As 220 men had experienced a BCR but had no PSADT available, they were unable to be classified and therefore were excluded from our primary analysis. However, we performed sensitivity analyses in which these men were included but classified as having an aggressive recurrence. Using this approach, all 9 models still performed an average of 0.017 better (range 0.004 to 0.043) in predicting aggressive recurrence than BCR (data not shown). When these 220 men were included but censored as not having an aggressive recurrence, Harrell’s c was an average 0.053 higher (range 0.022 to 0.083) for all 9 models for predicting aggressive recurrence than BCR (data not shown).

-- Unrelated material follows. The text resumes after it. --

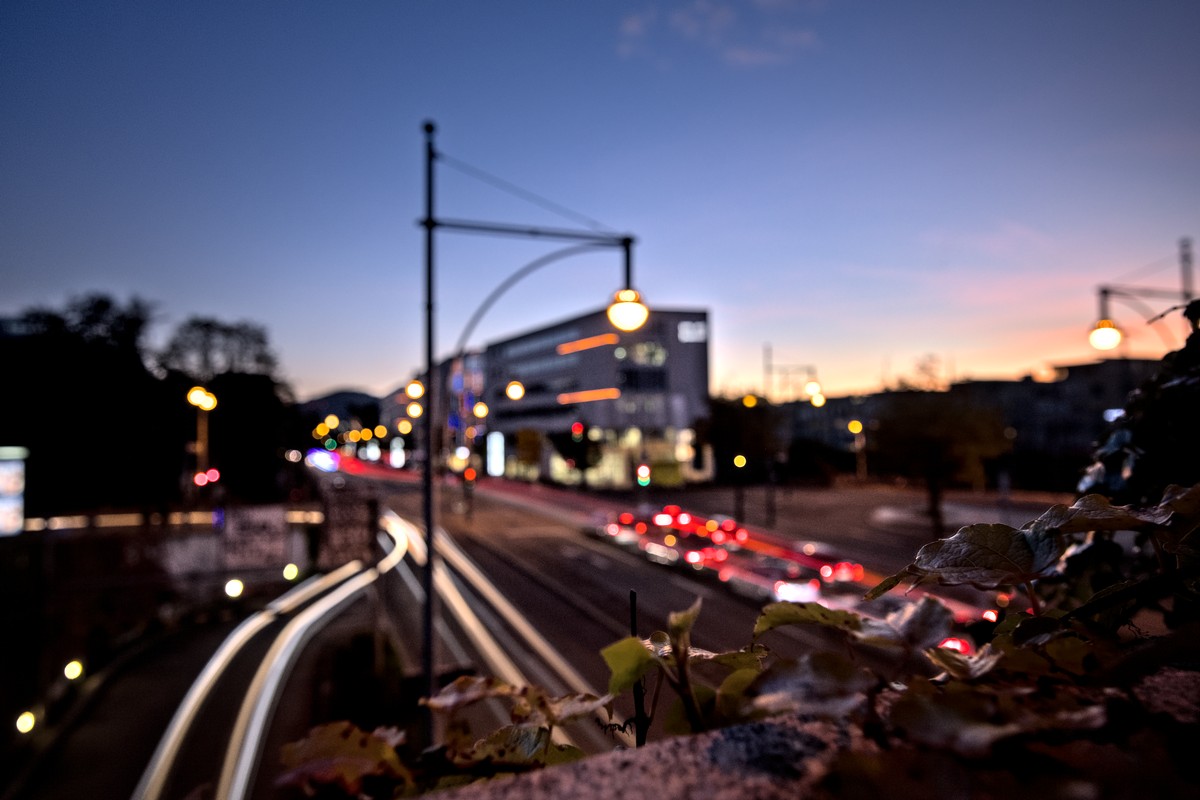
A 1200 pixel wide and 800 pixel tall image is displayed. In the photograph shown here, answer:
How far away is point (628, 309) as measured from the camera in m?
9.70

Further sensitivity analyses were performed using cut-offs of <12 and <6 months for defining aggressive recurrence. The average predictive accuracy of all 9 models for estimating risk of aggressive recurrence was high and similar across all three definitions (c=0.756, c=0.742, c=0.739, for cut-offs of <9 months, <12 months, and <6 months, respectively). Again, all models performed an average of 0.040 better (range 0.017 to 0.057) in predicting aggressive recurrence vs. BCR alone when <12 months were used (data not shown). All but one model (the Duke Prostate Center model [6]) performed better (average 0.037, range −0.011 to 0.071) when <6 months was used (data not shown). Across all three definitions of aggressive recurrence (i.e. PSADT <6, <9, or <12 months), preoperative models had a significantly higher improvement in predictive accuracy than postoperative models for estimating aggressive recurrence relative to their ability to predict BCR alone (0.053 improvement vs. 0.036 improvement, Wilcoxon rank-sum p=0.03).

Discussion

We found existing models designed to estimate risk of BCR actually had a greater degree of predictive accuracy for estimating risk of aggressive recurrence than for estimating risk of BCR. In our main analysis, the nine models tested were an average 5.4% more accurate in estimating risk of aggressive recurrence vs. BCR. Overall, improvement in predictive accuracy for aggressive recurrence vs. BCR was highest for models which were based only upon preoperative characteristics. Since a very short PSADT is a surrogate for prostate cancer death [11], the current findings are encouraging in that all models tested performed well at predicting these life-threatening aggressive recurrences.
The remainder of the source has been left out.